図鑑
ボーダー・コリー
すべての犬の中で1、2を争う作業意欲。
「目力」の強い仕事中毒犬
英名
Border Collie
原産国名
Border Collie
FCIグルーピング
1G 牧羊犬・牧畜犬
FCI-No.
297
サイズ
原産国
特徴
歴史
「イギリス原産の牧羊犬の中で、最も作業能力が高いといわれる」と犬種スタンダードに記載されるのが、このボーダー・コリー。羊をまとめる仕事に対する優秀さ/執着ぶりは、まぎれもなく牧羊犬界でトップクラスである。また昨今の日本では2000年の頃から、スポーツ・ドッグの花形選手として愛好家から絶大な人気を誇っている。
ボーダー・コリーは、イギリスの中でもスコットランドの出身。「ボーダー」とは、国境、縁、辺境、境界などの意味だが、イングランドから見るとスコットランドは辺境の地であり、「辺境のコリー」という意味が込められているとスタンダードにはある。
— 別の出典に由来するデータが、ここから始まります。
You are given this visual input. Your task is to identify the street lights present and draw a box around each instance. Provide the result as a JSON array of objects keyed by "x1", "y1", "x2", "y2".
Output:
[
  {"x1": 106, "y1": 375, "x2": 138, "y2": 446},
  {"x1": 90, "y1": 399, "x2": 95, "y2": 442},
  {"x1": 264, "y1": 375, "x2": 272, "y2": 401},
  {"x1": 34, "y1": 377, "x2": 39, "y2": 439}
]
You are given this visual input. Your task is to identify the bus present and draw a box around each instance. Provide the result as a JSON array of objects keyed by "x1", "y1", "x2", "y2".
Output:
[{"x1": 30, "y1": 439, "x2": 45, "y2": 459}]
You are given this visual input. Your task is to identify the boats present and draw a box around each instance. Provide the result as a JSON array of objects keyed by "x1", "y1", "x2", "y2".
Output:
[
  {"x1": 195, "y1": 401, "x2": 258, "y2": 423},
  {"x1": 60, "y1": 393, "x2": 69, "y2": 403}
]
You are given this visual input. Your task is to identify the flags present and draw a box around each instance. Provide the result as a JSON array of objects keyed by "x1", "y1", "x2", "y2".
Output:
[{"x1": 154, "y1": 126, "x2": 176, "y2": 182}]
また一説では、イングランドとスコットランドの境周辺の犬だったので、この名があるという資料もある。ただボーダー・コリーは、古い犬種ではあるが、実用性をいちばん優先して牧童たちが繁殖させていた犬だったせいか、繁殖管理の起源や発祥の地などの明確な資料はないようだ。
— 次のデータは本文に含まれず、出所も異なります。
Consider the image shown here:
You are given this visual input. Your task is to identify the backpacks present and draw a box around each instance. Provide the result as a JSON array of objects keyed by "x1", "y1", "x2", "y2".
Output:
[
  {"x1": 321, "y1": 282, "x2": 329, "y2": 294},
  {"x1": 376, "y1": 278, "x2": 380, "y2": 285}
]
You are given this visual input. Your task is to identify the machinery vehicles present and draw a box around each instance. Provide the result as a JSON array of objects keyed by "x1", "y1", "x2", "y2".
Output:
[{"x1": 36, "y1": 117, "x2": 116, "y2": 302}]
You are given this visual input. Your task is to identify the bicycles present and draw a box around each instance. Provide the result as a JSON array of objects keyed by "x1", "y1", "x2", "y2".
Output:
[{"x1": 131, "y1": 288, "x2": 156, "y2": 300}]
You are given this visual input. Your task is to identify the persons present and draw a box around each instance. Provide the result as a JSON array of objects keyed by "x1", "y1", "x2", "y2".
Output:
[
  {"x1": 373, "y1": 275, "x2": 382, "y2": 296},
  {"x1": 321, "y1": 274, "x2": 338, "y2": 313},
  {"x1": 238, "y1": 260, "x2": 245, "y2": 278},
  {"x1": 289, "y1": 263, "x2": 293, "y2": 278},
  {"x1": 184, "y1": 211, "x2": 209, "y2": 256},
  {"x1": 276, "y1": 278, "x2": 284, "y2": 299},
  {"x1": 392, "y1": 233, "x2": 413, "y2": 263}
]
ちなみに、テリア・グループに「ボーダー・テリア」という犬種がいる。名前は似ているがボーダー・コリーと血縁関係は感じられない。ボーダー・テリアは、イングランドとスコットランドの境界に沿った地域の、とくにノーサンバーランド付近が原産地だとされる。ノーサンバーランドは、イングランド側に属するので、ボーダー・テリアはスコットランド出身ではなく、イングランド出身になる。
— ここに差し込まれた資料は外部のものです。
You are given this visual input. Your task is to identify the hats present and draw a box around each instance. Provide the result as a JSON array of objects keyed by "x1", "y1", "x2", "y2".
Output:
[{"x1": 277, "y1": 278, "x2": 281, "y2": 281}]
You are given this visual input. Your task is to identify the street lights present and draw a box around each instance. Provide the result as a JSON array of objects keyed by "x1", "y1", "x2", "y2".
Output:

よって、スコットランドとイングランドを分けるチェビオット丘陵を挟んで、北のスコットランド側がボーダー・コリーのおおまかな出身地で、南のイングランド側がボーダー・テリアの出身地と推察することができる。冠の名前は同じだし、エリア的に近い場所であることには間違いないが、出身地が同じということではなさそうだ。ただどちらも「スコットランドとイングランドの国境(ボーダー)近く」というのは事実である。
ボーダー・コリーの祖先犬は、スタンダードによると「8世紀後半〜11世紀にかけてスカンジナビア半島付近で行動していたバイキングが、イギリスに持ち込んだトナカイ用の牧羊犬だった」とある。
ほぼ北極圏に近いスカンジナビア半島北部のツンドラ地帯で、何百頭、何千頭もの野生のトナカイの群れを追う仕事をしていた犬を総じてラップ・ドッグ(ラップ人が使っていた犬)と呼ぶ。ラップ・ドッグには、スウェーディッシュ・ラップ・ドッグやラピンコイラ、ラピンポロコイラという犬種がいて、黒や茶のモサモサと暖かそうな被毛に包まれた立ち耳のソリ犬のような姿をしている。その中でもラピンポロコイラは、黒地に白っぽい(淡い色)マーキングがマズル周りや胸、四肢先に入り、たまたまかもしれないが、カラー的にもボーダー・コリーを彷彿させる。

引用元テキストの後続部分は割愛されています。